If one were asked to describe our experiences of hearing aid wearers, most would picture someone in their 70's or 80's or older and usually someone who has particularly noticeable hearing loss. Some of course would picture a child or young adult they know as, clearly, hearing loss is not solely an age related issue; thankfully, however, these cases are in the minority.
If we were asked to describe our experiences of reading glasses wearers, most would picture someone in their 50's or 60's perhaps - not the same age as hearing aid wearers. Why is that the case?
Mostly, this is because it is true - if a need for reading glasses is established it is normally something that is pretty quickly acted upon and whilst still perceived as a 'sign of ageing' it does not carry the same degree of ageing as a hearing aid might. This ageing label is self-fulfilling in a sense, 'I won't get hearing help because it will 'age' me more than glasses do' - therefore those that do eventually obtain some help are older and re-enforce the stereotype.
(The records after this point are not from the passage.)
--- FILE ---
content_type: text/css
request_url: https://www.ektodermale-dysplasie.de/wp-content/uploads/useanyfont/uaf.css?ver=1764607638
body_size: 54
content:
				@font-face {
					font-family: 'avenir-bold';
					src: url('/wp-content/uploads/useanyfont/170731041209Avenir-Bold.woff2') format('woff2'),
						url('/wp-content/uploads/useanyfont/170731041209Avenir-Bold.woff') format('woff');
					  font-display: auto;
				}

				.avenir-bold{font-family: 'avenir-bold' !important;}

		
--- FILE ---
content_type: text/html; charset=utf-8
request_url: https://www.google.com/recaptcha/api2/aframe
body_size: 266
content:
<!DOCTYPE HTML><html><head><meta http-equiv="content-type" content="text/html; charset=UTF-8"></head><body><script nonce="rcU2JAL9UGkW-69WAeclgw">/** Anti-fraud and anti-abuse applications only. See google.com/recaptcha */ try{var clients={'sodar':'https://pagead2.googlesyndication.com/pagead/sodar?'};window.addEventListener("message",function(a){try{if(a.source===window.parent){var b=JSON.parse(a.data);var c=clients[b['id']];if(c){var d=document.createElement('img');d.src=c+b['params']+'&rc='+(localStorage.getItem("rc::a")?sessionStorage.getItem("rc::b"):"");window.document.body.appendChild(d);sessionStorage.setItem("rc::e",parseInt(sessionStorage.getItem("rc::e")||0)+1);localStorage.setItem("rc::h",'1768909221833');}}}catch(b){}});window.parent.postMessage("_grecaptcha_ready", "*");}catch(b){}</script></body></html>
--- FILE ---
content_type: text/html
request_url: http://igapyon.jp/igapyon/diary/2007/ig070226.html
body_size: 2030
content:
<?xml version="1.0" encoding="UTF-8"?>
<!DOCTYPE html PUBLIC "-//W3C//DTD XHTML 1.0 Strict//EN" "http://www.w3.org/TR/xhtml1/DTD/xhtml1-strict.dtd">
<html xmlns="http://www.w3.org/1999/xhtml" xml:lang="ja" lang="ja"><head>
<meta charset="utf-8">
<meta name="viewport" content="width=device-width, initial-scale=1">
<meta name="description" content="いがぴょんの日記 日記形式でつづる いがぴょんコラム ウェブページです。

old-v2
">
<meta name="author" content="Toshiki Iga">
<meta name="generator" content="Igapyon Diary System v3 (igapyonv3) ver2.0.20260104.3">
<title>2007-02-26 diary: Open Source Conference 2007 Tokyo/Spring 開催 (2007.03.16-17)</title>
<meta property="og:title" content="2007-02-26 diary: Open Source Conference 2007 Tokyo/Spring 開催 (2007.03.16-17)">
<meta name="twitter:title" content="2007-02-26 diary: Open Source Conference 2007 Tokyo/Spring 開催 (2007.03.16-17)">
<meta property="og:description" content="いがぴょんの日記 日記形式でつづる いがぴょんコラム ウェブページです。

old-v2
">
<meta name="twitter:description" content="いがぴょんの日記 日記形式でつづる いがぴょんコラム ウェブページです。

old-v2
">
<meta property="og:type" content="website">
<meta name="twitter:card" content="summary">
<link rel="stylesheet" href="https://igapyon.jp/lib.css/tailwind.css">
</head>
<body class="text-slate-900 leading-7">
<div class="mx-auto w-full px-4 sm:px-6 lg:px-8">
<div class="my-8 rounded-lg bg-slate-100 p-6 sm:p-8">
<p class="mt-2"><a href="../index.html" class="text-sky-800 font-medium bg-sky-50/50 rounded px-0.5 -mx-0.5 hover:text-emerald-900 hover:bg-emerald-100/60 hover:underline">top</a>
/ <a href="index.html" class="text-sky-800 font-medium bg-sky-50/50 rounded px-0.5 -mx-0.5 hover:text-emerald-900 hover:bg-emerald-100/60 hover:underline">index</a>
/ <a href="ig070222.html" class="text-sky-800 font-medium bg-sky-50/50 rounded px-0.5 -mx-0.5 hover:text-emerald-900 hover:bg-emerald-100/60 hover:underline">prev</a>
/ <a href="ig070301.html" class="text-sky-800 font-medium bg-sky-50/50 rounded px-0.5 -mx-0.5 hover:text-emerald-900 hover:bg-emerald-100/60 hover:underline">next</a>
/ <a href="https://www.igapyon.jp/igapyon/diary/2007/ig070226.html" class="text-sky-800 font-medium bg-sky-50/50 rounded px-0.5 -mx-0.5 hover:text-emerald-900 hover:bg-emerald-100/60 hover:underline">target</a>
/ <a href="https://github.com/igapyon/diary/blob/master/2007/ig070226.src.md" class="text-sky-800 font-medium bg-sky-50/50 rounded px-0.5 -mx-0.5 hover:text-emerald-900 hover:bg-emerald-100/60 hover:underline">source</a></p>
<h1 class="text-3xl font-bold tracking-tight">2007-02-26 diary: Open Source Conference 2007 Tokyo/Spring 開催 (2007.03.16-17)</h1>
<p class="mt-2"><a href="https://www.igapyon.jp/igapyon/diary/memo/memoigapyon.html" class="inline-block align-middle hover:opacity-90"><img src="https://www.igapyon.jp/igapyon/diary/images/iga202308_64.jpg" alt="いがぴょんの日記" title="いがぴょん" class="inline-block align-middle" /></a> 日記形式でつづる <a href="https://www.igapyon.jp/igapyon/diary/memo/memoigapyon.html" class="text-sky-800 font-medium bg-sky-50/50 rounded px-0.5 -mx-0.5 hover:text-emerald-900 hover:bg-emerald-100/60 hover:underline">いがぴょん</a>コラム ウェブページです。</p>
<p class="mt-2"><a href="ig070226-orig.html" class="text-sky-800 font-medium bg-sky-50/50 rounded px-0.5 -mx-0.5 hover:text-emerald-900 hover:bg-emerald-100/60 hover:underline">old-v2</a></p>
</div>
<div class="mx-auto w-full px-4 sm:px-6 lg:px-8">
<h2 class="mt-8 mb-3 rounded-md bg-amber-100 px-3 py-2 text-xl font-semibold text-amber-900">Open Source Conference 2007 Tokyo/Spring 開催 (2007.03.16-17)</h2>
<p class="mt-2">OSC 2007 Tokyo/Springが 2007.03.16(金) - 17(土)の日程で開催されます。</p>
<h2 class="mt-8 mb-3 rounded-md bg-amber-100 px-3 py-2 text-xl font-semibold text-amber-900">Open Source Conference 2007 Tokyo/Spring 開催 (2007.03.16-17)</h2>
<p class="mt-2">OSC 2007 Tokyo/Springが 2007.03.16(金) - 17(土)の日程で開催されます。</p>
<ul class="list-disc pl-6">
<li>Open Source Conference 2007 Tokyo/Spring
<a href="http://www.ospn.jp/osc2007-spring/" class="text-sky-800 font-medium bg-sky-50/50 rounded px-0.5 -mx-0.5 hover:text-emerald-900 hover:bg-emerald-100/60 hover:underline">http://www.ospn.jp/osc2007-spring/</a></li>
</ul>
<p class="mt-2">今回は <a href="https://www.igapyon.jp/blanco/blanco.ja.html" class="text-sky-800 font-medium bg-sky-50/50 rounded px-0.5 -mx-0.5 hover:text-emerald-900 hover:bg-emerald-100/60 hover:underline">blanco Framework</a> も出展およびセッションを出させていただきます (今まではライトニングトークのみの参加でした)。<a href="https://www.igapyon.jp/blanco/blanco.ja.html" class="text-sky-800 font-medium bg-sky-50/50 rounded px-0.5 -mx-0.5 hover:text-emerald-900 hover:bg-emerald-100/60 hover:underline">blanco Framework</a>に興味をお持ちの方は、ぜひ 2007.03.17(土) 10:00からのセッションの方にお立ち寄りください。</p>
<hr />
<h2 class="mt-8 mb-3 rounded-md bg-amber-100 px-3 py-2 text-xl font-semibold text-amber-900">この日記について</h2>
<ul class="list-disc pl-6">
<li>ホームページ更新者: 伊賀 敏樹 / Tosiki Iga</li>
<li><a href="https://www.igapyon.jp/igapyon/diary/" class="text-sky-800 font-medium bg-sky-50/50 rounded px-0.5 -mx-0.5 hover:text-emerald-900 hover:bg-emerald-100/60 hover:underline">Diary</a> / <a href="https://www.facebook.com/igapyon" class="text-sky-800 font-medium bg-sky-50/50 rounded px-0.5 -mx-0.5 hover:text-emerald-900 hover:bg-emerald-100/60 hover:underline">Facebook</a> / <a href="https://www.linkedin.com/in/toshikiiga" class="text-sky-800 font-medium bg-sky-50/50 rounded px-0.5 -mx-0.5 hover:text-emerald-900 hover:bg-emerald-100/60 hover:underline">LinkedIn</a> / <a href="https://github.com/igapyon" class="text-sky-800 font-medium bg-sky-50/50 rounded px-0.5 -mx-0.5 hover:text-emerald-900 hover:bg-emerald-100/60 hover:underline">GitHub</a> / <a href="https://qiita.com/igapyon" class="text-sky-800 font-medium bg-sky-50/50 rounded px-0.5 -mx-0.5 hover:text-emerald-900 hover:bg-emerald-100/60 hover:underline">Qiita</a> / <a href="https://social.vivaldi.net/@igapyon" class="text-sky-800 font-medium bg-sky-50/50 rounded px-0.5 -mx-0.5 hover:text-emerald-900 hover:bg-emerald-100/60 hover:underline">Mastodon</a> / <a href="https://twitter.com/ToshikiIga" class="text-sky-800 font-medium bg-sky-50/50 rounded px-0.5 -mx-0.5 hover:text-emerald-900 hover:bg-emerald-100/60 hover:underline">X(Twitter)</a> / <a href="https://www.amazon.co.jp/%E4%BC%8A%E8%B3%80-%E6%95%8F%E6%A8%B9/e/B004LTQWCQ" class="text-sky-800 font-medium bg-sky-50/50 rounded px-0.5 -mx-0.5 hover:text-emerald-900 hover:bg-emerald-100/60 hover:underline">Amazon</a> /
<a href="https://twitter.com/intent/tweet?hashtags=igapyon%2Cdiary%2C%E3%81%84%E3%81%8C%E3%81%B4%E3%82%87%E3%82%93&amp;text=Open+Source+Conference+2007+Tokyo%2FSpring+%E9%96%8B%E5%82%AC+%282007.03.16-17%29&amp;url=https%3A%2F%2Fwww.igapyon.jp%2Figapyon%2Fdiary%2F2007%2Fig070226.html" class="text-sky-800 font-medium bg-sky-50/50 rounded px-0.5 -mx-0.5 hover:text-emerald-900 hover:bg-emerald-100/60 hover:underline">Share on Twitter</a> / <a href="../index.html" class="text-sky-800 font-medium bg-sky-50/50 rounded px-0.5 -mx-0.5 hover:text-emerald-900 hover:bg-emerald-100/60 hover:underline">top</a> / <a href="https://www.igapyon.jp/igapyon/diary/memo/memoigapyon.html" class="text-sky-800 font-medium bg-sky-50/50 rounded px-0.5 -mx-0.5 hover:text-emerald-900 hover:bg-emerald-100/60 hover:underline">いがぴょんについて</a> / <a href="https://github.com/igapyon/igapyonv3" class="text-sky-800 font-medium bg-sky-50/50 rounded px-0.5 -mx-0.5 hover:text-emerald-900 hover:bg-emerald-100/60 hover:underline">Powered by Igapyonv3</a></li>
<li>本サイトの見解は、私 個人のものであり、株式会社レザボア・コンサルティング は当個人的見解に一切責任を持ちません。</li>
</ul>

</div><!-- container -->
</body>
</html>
It is something I have raised before but one does wonder whether by missing out on conversation, replying inappropriately to a misheard question or withdrawing from social situations is more 'age' labelling than the issue of addressing it in the first instance.
In any event, the need for hearing aids as opposed to the process of obtaining one is as common as the need for reading glasses and affects broadly the same group of people. Yet the number of people seeking hearing aid help in comparison to visual help is tiny - driven almost entirely by the undesirable 'ageing' label they seem to attract.
So, when I am asked whether we have hearing aids for the elderly, of course my answer is yes, although I often back this up by saying that we also offer hearing aids for those that need them and most of them are not what one would typically define as 'elderly'.